### Work instruction
Reproduce the entries verbatim, from the line containing "A clear view" through the line containing "Un gimnasio con", including both of those lines and nothing outside them.
*** Data extracts Section Begins ***
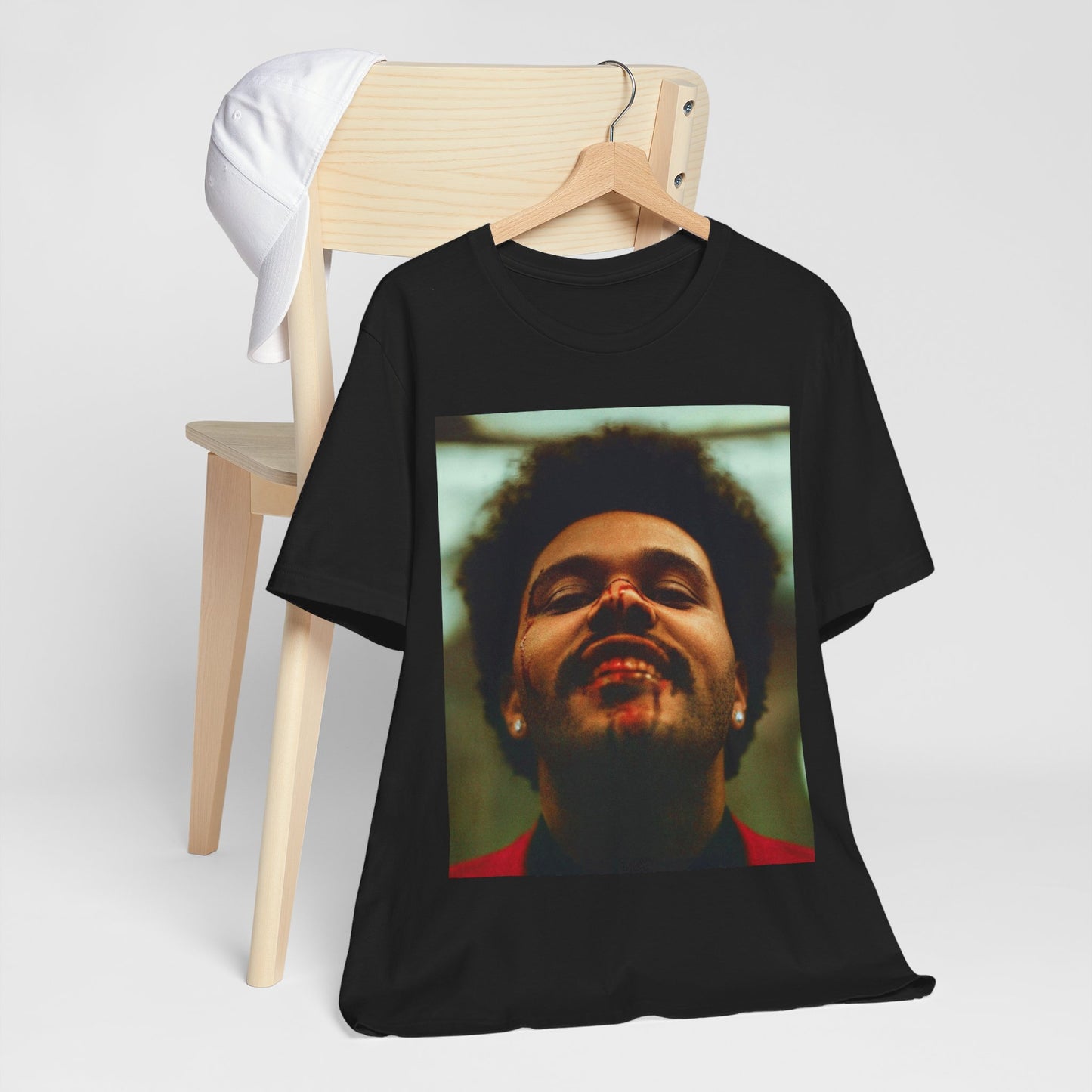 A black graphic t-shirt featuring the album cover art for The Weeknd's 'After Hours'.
*** Data extracts Section Ends ***
*** Data extracts Section Begins ***
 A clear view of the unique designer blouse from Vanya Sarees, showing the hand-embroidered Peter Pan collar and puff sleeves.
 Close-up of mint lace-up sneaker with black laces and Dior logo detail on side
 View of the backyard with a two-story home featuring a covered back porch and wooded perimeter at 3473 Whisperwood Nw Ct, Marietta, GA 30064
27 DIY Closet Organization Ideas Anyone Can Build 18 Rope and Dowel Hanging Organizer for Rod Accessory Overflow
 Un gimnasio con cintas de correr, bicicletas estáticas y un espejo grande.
*** Data extracts Section Ends ***
### Task result
 A clear view of the unique designer blouse from Vanya Sarees, showing the hand-embroidered Peter Pan collar and puff sleeves.
 Close-up of mint lace-up sneaker with black laces and Dior logo detail on side
 View of the backyard with a two-story home featuring a covered back porch and wooded perimeter at 3473 Whisperwood Nw Ct, Marietta, GA 30064
27 DIY Closet Organization Ideas Anyone Can Build 18 Rope and Dowel Hanging Organizer for Rod Accessory Overflow
 Un gimnasio con cintas de correr, bicicletas estáticas y un espejo grande.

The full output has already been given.